Plain-text document sources
*-*-*
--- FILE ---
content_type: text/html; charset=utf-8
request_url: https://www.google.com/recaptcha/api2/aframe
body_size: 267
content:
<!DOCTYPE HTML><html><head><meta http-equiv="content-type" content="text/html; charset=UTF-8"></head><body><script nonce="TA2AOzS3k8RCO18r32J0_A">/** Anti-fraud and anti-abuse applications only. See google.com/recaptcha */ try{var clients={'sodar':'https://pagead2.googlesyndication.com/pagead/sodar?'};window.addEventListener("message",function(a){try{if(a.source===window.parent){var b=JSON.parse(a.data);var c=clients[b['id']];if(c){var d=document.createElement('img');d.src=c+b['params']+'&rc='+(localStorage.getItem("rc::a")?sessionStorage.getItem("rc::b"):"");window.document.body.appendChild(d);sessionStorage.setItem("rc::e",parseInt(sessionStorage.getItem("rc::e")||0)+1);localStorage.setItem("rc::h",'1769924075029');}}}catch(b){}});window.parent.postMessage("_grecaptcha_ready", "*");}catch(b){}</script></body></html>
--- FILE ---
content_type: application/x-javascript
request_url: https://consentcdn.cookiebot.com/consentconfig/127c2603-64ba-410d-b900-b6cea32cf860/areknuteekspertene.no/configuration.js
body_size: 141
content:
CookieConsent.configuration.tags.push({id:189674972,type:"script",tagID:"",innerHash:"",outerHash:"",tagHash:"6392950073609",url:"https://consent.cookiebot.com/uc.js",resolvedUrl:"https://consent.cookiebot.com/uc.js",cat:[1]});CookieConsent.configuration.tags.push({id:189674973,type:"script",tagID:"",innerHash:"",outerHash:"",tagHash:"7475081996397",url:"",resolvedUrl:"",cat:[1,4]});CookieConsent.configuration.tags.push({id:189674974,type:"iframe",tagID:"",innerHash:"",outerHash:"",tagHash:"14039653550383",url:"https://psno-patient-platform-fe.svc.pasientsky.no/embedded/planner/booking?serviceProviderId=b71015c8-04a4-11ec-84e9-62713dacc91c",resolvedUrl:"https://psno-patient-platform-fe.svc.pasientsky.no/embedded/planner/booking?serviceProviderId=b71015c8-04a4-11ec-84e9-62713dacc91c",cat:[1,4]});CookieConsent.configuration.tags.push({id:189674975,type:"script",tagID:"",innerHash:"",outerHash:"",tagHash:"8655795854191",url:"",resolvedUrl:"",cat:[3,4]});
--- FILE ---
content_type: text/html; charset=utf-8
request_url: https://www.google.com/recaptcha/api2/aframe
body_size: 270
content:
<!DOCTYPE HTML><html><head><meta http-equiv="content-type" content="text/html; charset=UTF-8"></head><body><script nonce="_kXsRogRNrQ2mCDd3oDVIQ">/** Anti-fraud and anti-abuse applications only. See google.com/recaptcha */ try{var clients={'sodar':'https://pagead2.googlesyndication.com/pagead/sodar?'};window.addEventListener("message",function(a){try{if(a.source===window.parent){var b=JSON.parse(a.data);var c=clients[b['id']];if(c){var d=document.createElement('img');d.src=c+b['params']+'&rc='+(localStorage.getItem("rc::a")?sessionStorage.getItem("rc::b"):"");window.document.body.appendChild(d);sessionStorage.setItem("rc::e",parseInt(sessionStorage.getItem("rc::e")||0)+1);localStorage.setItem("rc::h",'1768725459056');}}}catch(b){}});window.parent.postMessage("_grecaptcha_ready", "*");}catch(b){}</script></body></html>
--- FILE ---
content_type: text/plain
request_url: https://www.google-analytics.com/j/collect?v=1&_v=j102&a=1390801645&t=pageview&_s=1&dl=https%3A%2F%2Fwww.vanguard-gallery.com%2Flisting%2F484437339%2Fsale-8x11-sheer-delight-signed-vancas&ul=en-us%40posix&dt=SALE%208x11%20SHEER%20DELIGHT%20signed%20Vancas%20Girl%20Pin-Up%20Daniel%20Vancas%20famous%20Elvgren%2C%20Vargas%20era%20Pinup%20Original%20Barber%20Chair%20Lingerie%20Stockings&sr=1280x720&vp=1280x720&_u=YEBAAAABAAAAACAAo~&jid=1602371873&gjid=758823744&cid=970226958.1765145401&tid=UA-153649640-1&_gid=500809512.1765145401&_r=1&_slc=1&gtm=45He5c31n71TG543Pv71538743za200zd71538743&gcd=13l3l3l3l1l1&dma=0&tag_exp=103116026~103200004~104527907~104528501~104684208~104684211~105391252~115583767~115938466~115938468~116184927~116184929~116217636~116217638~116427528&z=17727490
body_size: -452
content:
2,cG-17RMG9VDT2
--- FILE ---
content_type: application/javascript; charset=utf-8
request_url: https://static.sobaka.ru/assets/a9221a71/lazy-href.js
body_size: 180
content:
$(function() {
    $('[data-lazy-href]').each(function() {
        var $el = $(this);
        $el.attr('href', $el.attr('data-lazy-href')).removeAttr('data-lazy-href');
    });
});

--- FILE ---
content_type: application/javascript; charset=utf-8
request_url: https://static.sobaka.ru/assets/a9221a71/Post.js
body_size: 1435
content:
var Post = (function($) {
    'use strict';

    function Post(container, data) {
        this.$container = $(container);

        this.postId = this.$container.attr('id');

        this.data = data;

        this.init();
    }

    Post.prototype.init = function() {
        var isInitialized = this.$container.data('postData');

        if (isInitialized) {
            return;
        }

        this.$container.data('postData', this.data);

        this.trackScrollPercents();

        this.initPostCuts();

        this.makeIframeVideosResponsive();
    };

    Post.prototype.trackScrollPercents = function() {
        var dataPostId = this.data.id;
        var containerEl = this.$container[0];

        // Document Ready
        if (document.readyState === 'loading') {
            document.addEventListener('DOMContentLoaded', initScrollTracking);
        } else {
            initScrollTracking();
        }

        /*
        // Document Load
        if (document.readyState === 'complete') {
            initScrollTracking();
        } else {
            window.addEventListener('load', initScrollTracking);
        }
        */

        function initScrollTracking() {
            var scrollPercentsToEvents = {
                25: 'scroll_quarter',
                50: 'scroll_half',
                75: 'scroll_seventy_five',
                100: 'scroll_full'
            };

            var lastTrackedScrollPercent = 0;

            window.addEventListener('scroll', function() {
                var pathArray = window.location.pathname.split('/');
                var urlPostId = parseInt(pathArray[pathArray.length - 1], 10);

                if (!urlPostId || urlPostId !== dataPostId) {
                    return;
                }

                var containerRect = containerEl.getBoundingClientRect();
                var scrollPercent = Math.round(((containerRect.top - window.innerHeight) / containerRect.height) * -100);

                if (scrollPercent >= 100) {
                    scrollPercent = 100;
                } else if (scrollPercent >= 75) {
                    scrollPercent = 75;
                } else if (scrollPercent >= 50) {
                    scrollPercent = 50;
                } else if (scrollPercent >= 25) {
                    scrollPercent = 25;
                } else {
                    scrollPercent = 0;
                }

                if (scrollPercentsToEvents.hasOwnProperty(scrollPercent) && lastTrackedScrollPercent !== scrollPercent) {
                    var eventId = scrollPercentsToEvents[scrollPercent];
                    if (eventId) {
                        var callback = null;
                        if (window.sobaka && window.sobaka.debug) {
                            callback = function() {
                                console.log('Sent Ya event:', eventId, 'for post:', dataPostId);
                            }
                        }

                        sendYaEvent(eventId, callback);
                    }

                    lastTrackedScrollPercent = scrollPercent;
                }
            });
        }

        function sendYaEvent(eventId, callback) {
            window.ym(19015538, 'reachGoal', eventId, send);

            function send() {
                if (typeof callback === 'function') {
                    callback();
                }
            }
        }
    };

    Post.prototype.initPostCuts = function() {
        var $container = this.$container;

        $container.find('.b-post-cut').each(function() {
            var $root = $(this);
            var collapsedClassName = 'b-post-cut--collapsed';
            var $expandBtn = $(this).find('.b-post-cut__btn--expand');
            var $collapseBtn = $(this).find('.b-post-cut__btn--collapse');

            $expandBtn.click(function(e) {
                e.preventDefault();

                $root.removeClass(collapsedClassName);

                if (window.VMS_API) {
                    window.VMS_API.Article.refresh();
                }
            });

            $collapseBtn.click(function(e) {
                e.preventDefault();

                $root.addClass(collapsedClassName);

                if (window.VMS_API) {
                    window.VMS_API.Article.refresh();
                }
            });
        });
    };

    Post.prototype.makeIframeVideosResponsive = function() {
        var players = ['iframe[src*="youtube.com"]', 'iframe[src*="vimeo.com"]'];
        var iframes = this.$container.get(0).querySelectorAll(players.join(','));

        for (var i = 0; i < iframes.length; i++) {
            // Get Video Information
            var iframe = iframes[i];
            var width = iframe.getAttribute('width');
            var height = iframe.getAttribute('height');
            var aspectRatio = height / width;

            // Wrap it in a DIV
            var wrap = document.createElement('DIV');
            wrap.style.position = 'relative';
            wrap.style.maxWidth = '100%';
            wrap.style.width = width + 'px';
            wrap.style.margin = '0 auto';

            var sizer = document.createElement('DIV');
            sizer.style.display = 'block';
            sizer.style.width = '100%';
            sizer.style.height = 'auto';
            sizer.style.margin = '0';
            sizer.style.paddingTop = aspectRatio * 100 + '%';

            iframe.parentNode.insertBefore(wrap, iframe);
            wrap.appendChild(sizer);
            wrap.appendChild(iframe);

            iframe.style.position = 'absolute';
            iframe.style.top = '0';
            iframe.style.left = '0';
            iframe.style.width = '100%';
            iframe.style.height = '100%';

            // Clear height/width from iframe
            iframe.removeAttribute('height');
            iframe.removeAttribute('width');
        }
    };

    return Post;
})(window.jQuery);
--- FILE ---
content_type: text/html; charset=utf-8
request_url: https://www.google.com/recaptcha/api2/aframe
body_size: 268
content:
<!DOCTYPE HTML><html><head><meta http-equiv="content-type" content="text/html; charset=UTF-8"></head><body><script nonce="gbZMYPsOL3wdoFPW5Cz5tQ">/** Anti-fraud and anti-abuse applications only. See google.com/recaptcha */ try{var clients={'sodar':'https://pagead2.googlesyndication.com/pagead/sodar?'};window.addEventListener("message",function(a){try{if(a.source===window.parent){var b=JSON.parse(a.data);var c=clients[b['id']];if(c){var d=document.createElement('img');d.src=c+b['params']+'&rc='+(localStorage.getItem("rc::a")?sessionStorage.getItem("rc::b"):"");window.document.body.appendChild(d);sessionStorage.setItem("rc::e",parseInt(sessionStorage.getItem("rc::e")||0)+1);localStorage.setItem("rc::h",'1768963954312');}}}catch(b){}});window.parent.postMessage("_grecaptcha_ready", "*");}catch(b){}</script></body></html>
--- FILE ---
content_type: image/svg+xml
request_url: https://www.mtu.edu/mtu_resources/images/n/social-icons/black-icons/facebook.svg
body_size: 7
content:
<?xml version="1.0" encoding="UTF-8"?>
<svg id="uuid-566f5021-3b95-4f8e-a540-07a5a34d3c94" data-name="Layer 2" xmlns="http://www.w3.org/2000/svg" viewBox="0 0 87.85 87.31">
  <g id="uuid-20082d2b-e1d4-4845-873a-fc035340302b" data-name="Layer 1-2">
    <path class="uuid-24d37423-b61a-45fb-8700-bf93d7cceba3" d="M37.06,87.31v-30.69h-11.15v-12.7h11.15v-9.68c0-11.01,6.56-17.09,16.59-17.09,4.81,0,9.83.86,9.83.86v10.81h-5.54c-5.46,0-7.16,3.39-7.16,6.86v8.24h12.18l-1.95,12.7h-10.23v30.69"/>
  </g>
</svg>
*-*-*
I need every line of the data that has the word "postData"; please list them.

        var isInitialized = this.$container.data('postData');
        this.$container.data('postData', this.data);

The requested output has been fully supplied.